Pemilik Sedang Menunjukan Hasil Karya Seni Angklungnya (Foto : Dok. Mu’afa Faiz Rifa Ulhaq)

NEWSBMSTV.Purwokerto – Di sebuah bengkel sederhana yang terletak di Desa Kemutug Lor, bengkel tersebut dipenuhi potongan bambu dan aroma kayu, deretan instrumen musik tradisional tersusun rapi menunggu sentuhan akhir. Tempat ini adalah Mandiri Laras, sebuah ruang kreatif di mana bambu-bambu pilihan disulap menjadi angklung, calung, hingga kolintang dengan kualitas suara yang presisi.
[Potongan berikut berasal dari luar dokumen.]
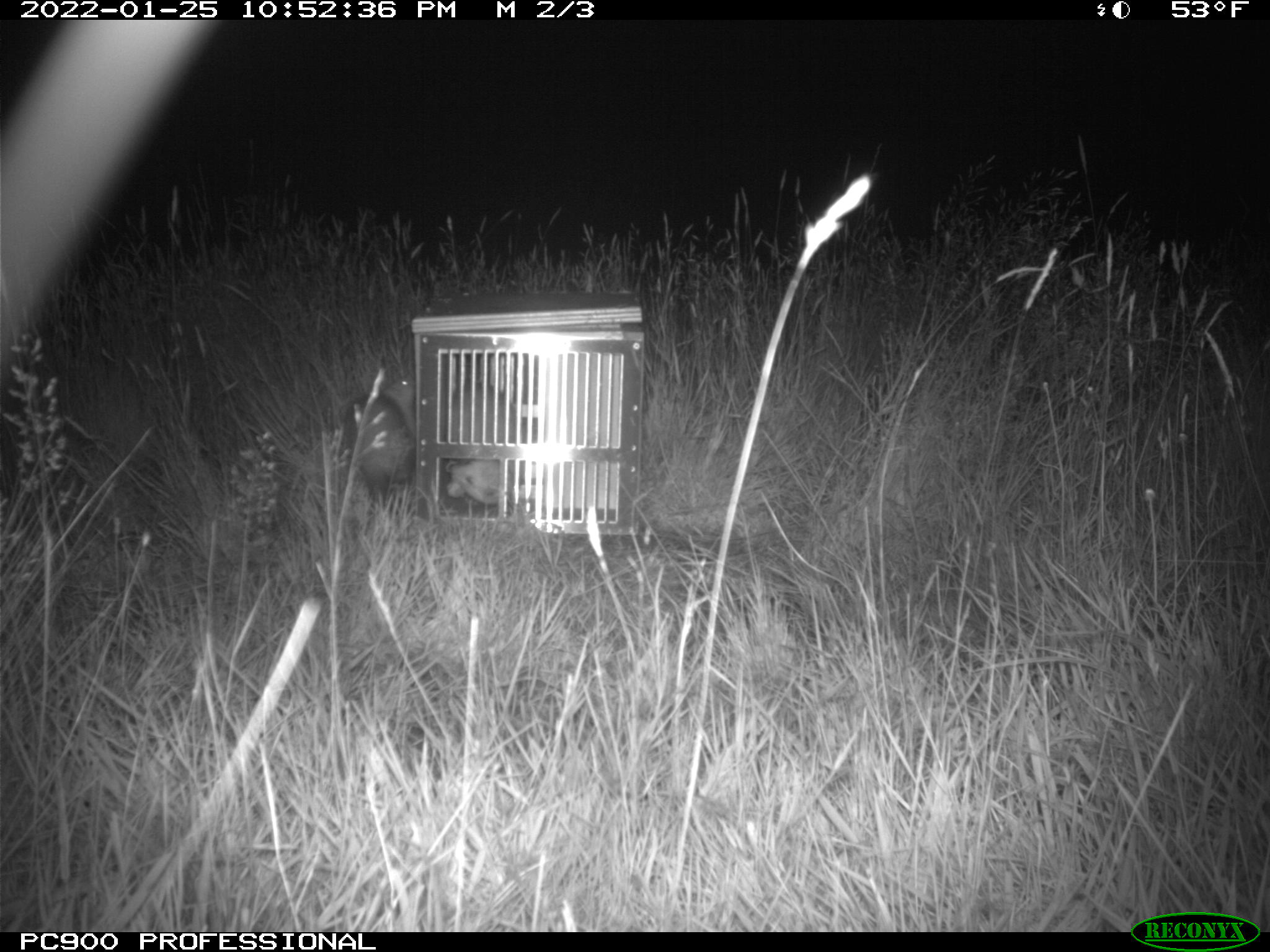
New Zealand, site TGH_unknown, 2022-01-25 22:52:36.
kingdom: Animalia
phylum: Chordata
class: Mammalia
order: Carnivora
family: Mustelidae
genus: Mustela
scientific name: Mustela furo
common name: ferret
Setiap bilah bambu yang dipotong dan dihaluskan bukan sekadar benda mati, melainkan calon pembawa melodi yang akan memperkenalkan kekayaan budaya lokal ke telinga dunia.
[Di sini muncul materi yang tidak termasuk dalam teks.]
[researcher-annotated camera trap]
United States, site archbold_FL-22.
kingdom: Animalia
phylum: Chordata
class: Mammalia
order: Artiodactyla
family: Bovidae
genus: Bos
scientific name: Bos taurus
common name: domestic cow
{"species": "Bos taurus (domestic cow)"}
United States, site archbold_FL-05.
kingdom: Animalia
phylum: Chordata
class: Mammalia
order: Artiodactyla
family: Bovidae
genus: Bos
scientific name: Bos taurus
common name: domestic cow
​Dedikasi Tegar dalam melestarikan alat musik bambu ini tidak main-main. Di balik kesederhanaan bengkelnya, Mandiri Laras telah menjadi pusat edukasi sekaligus produksi yang menjaga pakem nada-nada tradisional tetap autentik. Dengan ketelitian tinggi, Tegar memastikan setiap instrumen memiliki resonansi yang sempurna, menjadikan Mandiri Laras sebagai rujukan bagi para kolektor maupun instansi pendidikan yang ingin memiliki alat musik bambu berkualitas tinggi.

​Gaung melodi dari Mandiri Laras kini telah melampaui batas-batas desa, bahkan menembus pasar internasional. Berkat promosi melalui media sosial dan platform daring, karya-karya dari bengkel ini telah dikirim ke berbagai negara, membuktikan bahwa instrumen tradisional memiliki daya tarik universal.
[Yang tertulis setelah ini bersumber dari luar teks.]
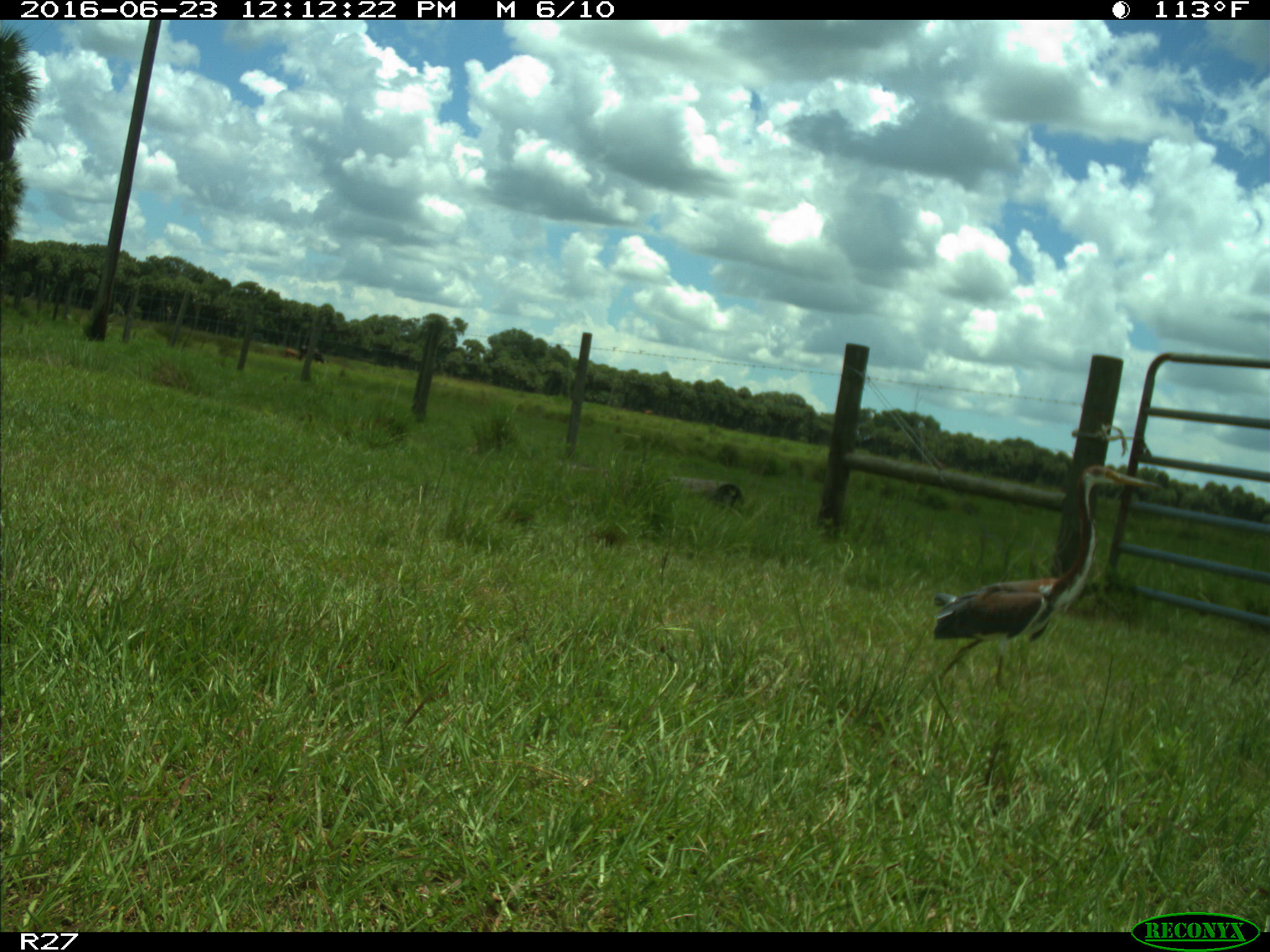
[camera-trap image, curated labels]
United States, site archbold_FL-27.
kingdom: Animalia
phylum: Chordata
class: Aves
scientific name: Aves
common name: birds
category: unidentified bird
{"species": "unidentified bird (birds) (Aves)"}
“Kemarin baru sekitar setengah bulanan lah ke Amerika, kalau tiga tahun yang lalu ke Jerman,” ujar Tegar.

​Bagi Tegar, Mandiri Laras bukan sekadar bisnis, melainkan misi budaya untuk menjaga agar kesenian tradisional tidak luntur ditelan zaman. Ia percaya bahwa dengan terus berinovasi tanpa meninggalkan akar tradisi, alat musik bambu akan selalu relevan di setiap era.

“Intinya sih buat nguri-uri (melestarikan) kesenian, biar tetap ada sampai ke luar negeri juga,” pungkas Tegar dengan nada penuh optimisme.